[The Foreigner by Ralph Connor]@TWC D-Link bookThe Foreigner CHAPTER VI 27/35
They all felt themselves to be in an awkward position.
Once out of the room, it would be difficult for any police officer to associate them in any way with the crime. The odds were forty to one.
Why not make a break for liberty? A rush was made for the struggling pair at the door. "Get back there!" roared the Sergeant, swinging his baton and holding off his man with the other hand.
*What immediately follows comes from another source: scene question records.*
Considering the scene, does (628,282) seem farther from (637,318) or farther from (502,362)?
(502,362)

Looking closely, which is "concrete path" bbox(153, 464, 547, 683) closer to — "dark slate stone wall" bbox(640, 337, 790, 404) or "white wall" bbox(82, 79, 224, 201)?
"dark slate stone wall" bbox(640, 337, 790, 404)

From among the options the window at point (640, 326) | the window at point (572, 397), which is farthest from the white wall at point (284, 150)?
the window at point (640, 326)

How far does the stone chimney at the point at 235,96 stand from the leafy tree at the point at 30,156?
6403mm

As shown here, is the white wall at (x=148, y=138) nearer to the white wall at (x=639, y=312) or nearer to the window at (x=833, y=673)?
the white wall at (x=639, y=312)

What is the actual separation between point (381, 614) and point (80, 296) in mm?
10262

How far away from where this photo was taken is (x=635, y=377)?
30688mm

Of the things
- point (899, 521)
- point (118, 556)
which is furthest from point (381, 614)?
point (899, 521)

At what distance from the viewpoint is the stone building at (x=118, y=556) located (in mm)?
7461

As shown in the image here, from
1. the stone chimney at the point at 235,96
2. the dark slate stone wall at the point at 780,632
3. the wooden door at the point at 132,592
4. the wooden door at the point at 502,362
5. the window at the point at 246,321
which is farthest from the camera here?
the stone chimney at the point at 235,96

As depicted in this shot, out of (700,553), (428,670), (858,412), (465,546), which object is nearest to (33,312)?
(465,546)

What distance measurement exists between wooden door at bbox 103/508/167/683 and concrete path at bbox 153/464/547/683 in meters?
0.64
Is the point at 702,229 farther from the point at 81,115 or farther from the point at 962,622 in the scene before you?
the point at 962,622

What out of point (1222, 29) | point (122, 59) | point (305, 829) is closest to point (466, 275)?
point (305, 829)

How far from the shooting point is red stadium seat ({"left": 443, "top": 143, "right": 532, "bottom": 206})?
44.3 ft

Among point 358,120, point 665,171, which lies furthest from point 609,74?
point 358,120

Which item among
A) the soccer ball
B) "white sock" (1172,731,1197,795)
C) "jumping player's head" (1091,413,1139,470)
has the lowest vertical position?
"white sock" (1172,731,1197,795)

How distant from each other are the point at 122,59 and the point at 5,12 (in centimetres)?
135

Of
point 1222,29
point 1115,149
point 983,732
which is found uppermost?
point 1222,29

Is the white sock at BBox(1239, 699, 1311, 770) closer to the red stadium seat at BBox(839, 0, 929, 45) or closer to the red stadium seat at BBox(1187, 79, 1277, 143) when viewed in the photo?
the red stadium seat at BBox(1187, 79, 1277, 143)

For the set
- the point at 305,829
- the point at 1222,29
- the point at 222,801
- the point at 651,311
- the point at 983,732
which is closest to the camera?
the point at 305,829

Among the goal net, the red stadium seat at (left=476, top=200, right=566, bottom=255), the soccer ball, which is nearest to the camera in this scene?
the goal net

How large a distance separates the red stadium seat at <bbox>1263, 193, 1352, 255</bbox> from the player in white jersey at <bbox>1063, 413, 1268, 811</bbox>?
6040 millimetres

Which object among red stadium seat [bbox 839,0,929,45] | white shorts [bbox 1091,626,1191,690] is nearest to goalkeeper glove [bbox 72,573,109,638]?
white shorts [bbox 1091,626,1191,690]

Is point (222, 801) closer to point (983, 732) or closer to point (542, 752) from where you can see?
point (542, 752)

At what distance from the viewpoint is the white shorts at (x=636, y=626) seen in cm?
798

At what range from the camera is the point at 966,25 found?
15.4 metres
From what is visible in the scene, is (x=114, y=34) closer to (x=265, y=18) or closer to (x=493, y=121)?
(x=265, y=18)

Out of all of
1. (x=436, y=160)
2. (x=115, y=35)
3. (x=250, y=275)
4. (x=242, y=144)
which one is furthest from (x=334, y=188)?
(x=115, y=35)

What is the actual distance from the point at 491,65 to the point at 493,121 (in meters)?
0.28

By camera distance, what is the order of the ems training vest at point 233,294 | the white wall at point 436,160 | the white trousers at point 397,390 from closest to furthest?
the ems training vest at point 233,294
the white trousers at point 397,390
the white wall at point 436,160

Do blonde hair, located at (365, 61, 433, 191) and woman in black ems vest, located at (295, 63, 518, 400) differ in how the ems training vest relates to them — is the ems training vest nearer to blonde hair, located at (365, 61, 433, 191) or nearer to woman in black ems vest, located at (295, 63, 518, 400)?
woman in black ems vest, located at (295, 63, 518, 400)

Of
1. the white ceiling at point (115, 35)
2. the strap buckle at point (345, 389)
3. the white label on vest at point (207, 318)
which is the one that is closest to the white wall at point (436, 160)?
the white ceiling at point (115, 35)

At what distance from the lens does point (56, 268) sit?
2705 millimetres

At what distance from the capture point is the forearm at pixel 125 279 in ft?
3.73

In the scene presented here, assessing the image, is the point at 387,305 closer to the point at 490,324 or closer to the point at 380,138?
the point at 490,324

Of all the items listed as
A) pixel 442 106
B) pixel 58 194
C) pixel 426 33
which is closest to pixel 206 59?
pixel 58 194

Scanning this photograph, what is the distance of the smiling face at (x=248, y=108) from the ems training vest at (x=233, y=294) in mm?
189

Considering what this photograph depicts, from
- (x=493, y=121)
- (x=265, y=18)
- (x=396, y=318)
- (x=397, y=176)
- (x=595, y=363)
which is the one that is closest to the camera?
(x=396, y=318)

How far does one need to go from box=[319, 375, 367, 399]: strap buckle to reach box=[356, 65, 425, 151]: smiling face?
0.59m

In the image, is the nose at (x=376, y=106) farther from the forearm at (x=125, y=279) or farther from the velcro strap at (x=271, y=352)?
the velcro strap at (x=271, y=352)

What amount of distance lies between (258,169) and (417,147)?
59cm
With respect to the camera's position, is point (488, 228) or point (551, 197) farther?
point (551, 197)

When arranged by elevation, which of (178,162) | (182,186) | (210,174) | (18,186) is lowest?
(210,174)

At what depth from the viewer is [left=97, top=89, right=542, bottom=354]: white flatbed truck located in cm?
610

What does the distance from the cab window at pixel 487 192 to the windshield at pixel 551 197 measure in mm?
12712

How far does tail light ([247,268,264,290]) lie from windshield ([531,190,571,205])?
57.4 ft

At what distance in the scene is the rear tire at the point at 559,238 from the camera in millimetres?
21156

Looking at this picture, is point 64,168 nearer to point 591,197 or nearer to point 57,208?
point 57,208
At the same instant the doctor, springing up from his patient, and taking in the situation, put down his head and bored through the crowd in the manner which at one time had been the admiration and envy of his fellow-students in Manitoba College, till he found himself side by side with the Sergeant. "Well done!" cried the Sergeant in cheerful approval, "you are the lad! We will just be teaching these chaps a fery good lesson, whateffer," continued the Sergeant, lapsing in his excitement into his native dialect. "Here you," he cried to the big Dalmatian who was struggling and kicking in a frenzy of fear and rage, "will you not keep quiet? Take that then." And he laid no gentle tap with his baton across the head of his captive. The Dalmatian staggered to the wall and collapsed.
There was a flash of steel and a click, and he lay handcuffed and senseless at the Sergeant's side. "I hate to do that," said the Sergeant apologetically, "but on this occasion it cannot be helped.
That was a good one, Doctor," he continued, as the doctor planted his left upon an opposing Galician chin, thereby causing a sudden subsidence of its owner.